Depois de um bom tempo sem posts, estou de volta.
É fato que faz quase um mês que eu terminei a leitura do último livro, mas eu não li mais nada depois desse livro. Triste.
Bom, O Cortiço é uma obra um tanto… repugnante… no nível de enredo… não que seja um aspecto negativo. Por mostrar uma parte degradada da população brasileira do século XIX/XX.
A história é basicamente a vida, morte e renascimento do Cortiço de João Romão. Como começa: com toda a maracutaia por parte do dono, roubando material de construção, brigando com o dono do sobrado vizinho, etc.

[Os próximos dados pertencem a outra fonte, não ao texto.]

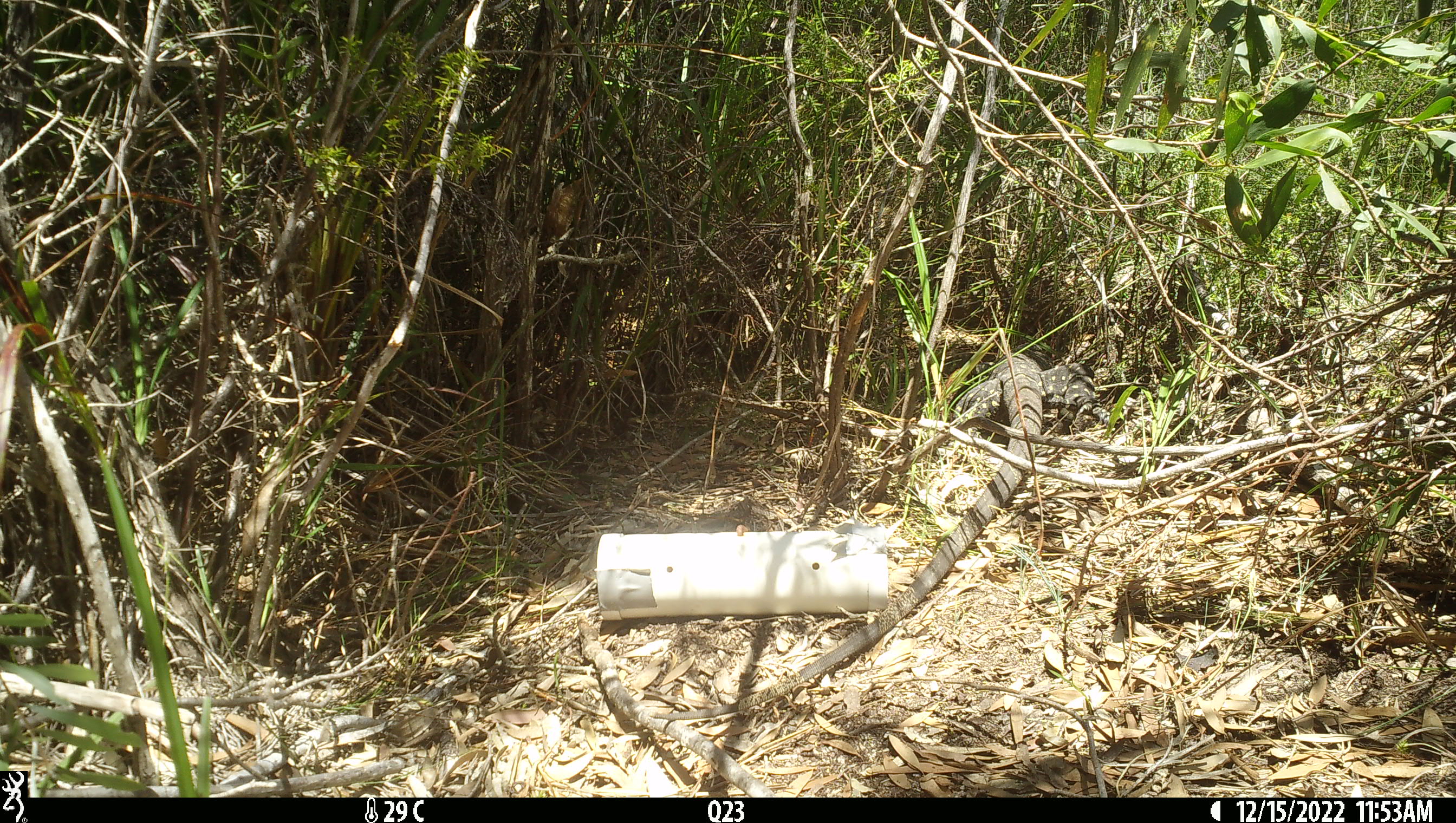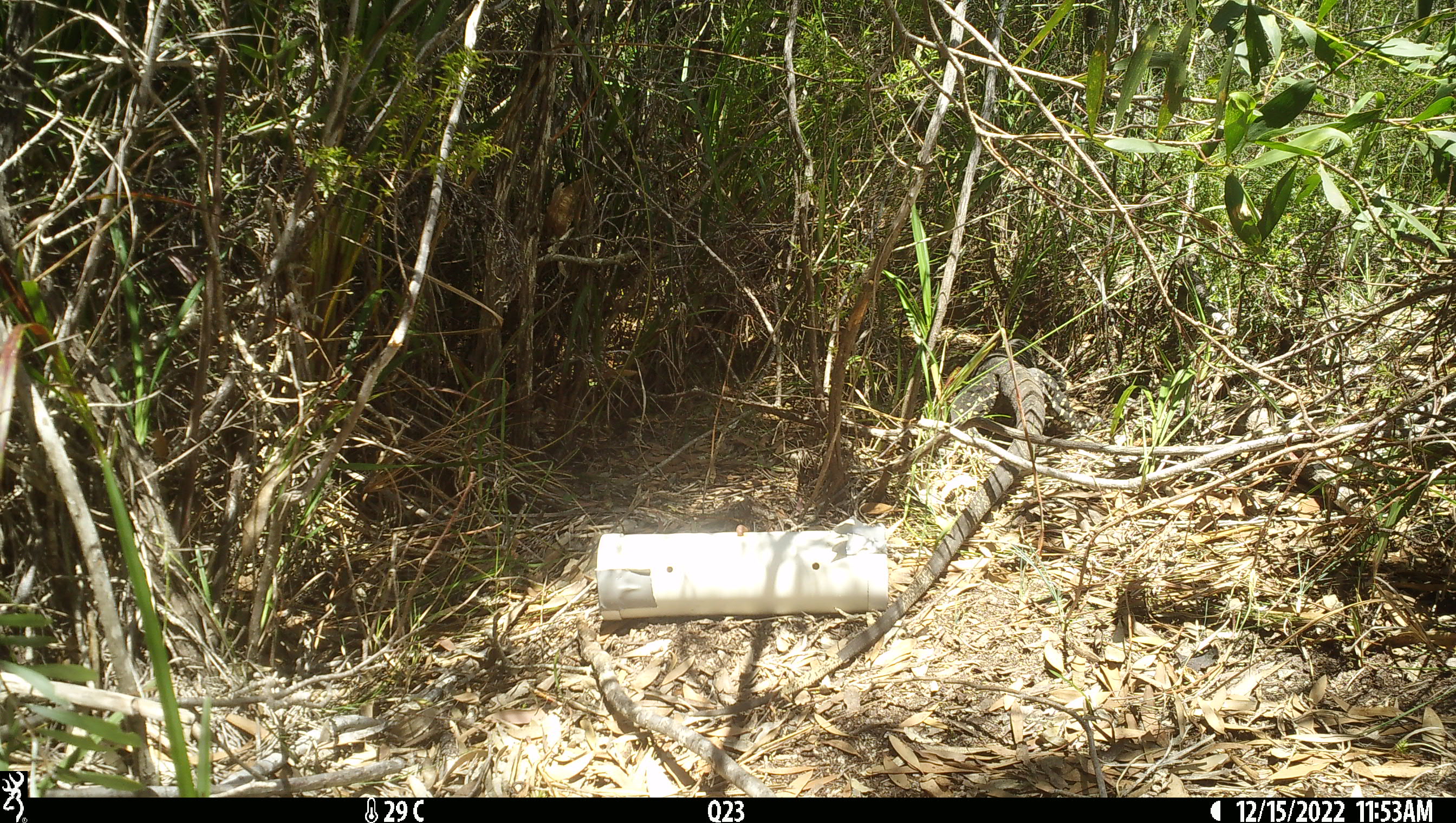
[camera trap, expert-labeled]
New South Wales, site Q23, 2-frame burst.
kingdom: Animalia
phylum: Chordata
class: Reptilia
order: Squamata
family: Varanidae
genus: Varanus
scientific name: Varanus varius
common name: lace monitor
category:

Assim ele cresce até ser destruído por um incêndio para depois ser reconstruído e rehabitado, dessa vez por uma classe um pouco mais “alta” do que a anterior.
Outro aspecto interessante são as personagens que passam por esse ambiente hostil. Desde o dono, que faz de tudo para chegar à classe alta (até mesmo sacrificar a “amada”, algo tipicamente realista), as lavadeiras, as moças da vida, as lutas entre os moradores e o ambiente (determinismo), como todos sofrem com ele, como um trabalhador destroi sua vida correndo atrás da mulata, etc, etc.
Definitivamente, o principal do texto são as pessoas que compõe o cenário e como o cenário as influencia.
Um bom livro, obrigatório para a Fuvest e um clássico. Medonho, mas clássico.
Agora, de volta aos bons tempos de narrativa de enigma: vou reler “Um Estudo em Vermelho” de Sir Arthur Conan Doyle, primeiro livro que conta uma aventura de Sherlock Holmes.
Depois, vou ler “Verdade Tropical”, by Caetano Veloso.